• [Work item]: Every line of the material below, from the top through the line with "Approximate bounding boxes", should be reproduced exactly.

START Given material

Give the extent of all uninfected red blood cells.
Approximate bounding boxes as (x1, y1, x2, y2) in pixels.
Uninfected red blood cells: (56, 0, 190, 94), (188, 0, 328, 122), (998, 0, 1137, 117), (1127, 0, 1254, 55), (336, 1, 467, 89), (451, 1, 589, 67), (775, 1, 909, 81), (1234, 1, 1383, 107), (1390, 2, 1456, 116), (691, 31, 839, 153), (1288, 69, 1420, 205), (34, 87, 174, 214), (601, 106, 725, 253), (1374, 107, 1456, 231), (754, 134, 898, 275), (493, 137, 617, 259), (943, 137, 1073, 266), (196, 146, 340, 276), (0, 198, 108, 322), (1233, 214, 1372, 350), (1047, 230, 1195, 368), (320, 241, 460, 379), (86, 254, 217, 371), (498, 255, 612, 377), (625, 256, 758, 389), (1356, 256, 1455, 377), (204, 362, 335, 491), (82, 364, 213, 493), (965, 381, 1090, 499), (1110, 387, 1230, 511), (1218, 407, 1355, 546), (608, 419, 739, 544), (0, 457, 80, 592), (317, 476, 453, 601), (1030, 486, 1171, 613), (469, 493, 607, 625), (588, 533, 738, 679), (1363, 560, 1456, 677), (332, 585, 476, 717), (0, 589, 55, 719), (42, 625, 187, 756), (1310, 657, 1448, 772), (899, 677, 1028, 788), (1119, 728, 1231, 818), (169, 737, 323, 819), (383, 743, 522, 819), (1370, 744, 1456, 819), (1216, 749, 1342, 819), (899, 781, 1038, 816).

END Given material

• [Your response]:
Give the extent of all uninfected red blood cells.
Approximate bounding boxes as (x1, y1, x2, y2) in pixels.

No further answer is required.